What is asked:
Reproduce everything in the forum post about the crashing kernel function from "Crash of kernel" down to "have no idea.", keeping every character unchanged.

Crash of kernel function with an array of device pointers as a parameter Unknown error after kernel

sirotenko · October 24, 2011, 4:19pm

I’ve spent about a day trying to understand what is wrong with my kernel function, but have no idea.

Initially I had quite long and complicated function. I was trying to localize error, but I couldn’t. Changes in different parts of it sometimes lead to no error. But there were no logic in it.

After several hours of relaunching I’ve cut of everithing except those parts which keeps this kernel crash. Here it is:

#include <stdio.h>

__global__ void Kernel(float** nww, unsigned nww_w, unsigned nww_h, float tau) 

{

	unsigned c = __umul24(blockIdx.x, blockDim.x) + threadIdx.x;

	unsigned r = __umul24(blockIdx.y, blockDim.y) + threadIdx.y;

	if ((c < nww_w) && (r < nww_h)) {

		float  actw = 0;

		double lambda[2];

		double bestF = 10;

		double fdw(0);

		for (int i = 0; i < 2; ++i)  {

			int k = (i ? 0 : 1);

			int rhoNeg = 0;

			double dw = (rhoNeg ? -tau : tau) * lambda[k];

			double f = i ? 

				dw / (2*tau):

				dw / (2*tau);

			fdw = dw; 

			bestF = f;					

		}

		if (bestF < 10)		{

			actw = float(fdw);

		}

		nww[r][c] = 2*actw;

	}

}

void TestKernel()

{

	cudaSetDevice(0);

	//===============  Init matrix ====================

	int nHeight = 10;

	int nWidth = 10;

	float* pMatrixLinear = NULL;

	float** pMatrix = NULL;

	cudaMalloc((void**)&pMatrixLinear,nHeight*nWidth*sizeof(float));

	cudaMemset(pMatrixLinear, 0, nHeight*nWidth*sizeof(float));

	cudaMalloc((void**)&pMatrix,nHeight*sizeof(float*));

	float** tmpArray = new float*[nHeight];

	//Just assign the pointers to linear memory

	for (int i=0; i<nHeight; i++)	{

		tmpArray[i] = pMatrixLinear + i*nWidth;

	}

	//Copy this pointers to dev memory

	cudaMemcpy(pMatrix, tmpArray, nHeight*sizeof(float*), cudaMemcpyHostToDevice);

	delete[] tmpArray;

	//===============  End of Init matrix ====================

	dim3 blockSize(16, 16, 1);

	dim3 gridSize(1, 1,1);

	float tau = 0.5;

	Kernel<<<gridSize, blockSize>>>(pMatrix, nWidth, nHeight, tau);

	cudaError err;

	err = cudaGetLastError();   

	if(cudaSuccess != err){

		printf("UpdatePrimalKernel failed \n");

		exit(-1);

	}

	err = cudaThreadSynchronize();

	if(cudaSuccess != err){

		printf("cudaThreadSynchronize() failed \n");

		printf(cudaGetErrorString( err));

		printf("\n");

		exit(-1);

	}

	cudaFree(pMatrixLinear);

	cudaFree(pMatrix);

}

Output:

cudaThreadSynchronize() failed

unknown error

Press any key to continue . . .

Information shown:
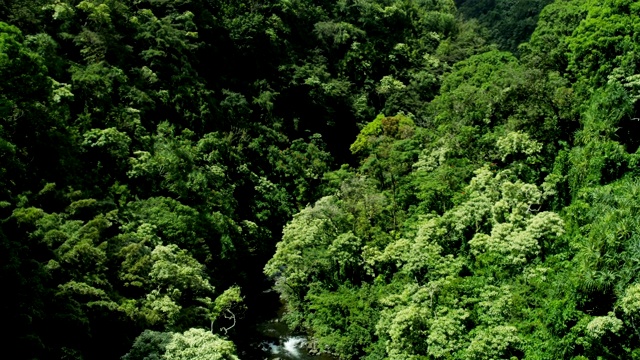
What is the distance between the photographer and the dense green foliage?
2345cm

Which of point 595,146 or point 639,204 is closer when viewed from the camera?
point 639,204

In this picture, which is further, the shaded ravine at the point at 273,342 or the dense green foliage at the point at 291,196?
the shaded ravine at the point at 273,342

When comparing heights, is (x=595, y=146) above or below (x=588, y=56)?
below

Written reply:
Crash of kernel function with an array of device pointers as a parameter Unknown error after kernel

sirotenko · October 24, 2011, 4:19pm

I’ve spent about a day trying to understand what is wrong with my kernel function, but have no idea.